Climate Meets Complex Systems: Exploring Predictability of Extreme Climate Events via a Complex Network Approach

Jürgen Kurths

Potsdam Institute for Climate Impact Research & Humboldt University, Department of Physics, Berlin

Juergen.Kurths@pik-potsdam.de

The Earth system is a very complex and dynamical one basing on various feedbacks. This makes predictions and risk analysis even of very strong (sometime extreme) events as floods, landslides, or heatwaves a challenging task. After introducing physical models for weather forecast already in 1922 by L.F. Richardson, a fundamental open problem has been the understanding of basic physical mechanisms and exploring anthropogenic influences on climate. In 2021 Hasselmann and Manabe got the Physics Nobel Price for their pioneering works on this. I will shortly review their main seminal contributions.

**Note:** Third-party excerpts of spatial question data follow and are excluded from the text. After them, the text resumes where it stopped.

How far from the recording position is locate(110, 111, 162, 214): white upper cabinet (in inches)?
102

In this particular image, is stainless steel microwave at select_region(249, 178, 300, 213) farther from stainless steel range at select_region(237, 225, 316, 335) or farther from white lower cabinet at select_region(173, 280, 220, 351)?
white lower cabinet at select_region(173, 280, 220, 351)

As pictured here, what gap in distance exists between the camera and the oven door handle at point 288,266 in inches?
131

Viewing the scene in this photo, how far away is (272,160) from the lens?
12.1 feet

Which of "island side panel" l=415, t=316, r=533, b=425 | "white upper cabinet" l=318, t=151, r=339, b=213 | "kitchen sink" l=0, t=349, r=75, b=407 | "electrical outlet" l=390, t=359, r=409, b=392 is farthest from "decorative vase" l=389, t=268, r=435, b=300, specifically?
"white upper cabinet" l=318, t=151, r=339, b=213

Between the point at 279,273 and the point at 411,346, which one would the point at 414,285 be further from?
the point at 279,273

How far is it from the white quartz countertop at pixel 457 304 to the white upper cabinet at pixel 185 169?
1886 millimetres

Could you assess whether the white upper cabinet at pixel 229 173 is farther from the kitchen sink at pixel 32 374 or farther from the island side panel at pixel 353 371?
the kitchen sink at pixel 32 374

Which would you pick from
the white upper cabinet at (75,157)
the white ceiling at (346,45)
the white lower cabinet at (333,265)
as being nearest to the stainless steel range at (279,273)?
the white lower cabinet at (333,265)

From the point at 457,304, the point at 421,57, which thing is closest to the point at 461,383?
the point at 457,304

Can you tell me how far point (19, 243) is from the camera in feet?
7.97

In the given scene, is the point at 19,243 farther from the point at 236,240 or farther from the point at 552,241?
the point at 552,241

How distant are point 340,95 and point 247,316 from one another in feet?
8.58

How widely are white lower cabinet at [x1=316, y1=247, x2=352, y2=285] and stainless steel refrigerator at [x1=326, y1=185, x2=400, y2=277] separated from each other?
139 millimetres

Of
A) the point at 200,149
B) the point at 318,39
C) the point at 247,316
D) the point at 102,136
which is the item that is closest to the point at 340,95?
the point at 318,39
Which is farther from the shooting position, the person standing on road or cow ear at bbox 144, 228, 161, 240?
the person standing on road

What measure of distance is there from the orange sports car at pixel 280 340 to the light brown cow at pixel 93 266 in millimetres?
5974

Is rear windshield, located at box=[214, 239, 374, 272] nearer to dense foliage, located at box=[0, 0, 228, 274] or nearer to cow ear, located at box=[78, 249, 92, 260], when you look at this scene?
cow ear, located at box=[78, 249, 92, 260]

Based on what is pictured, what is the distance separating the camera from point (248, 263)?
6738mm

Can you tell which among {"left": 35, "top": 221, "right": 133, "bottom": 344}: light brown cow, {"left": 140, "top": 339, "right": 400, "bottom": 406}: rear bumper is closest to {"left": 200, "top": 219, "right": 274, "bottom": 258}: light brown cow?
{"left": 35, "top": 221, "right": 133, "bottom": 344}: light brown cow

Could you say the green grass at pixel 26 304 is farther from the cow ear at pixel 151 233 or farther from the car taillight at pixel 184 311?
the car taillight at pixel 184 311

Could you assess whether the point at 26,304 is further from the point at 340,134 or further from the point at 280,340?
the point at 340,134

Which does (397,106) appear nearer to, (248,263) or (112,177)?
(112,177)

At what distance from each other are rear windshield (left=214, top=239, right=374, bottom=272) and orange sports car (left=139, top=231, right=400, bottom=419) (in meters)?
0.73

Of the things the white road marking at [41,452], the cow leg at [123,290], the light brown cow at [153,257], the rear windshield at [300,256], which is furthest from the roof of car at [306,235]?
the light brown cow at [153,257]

Next, I will discuss a recently developed approach via complex networks mainly to analyze strong climate events. This leads to an inverse problem: Is there a backbone-like structure underlying the climate system? To treat this problem, we have proposed a method to reconstruct and analyze a complex network from spatio-temporal data. This approach enables us to uncover relations to global and regional circulation patterns in oceans and atmosphere, which leads to construct substantially better predictions of extreme climate events, in particular for the Indian Summer Monsoon, extreme rainfall in South America, the Indian Ocean Dipole, El Nino and tropical cyclones.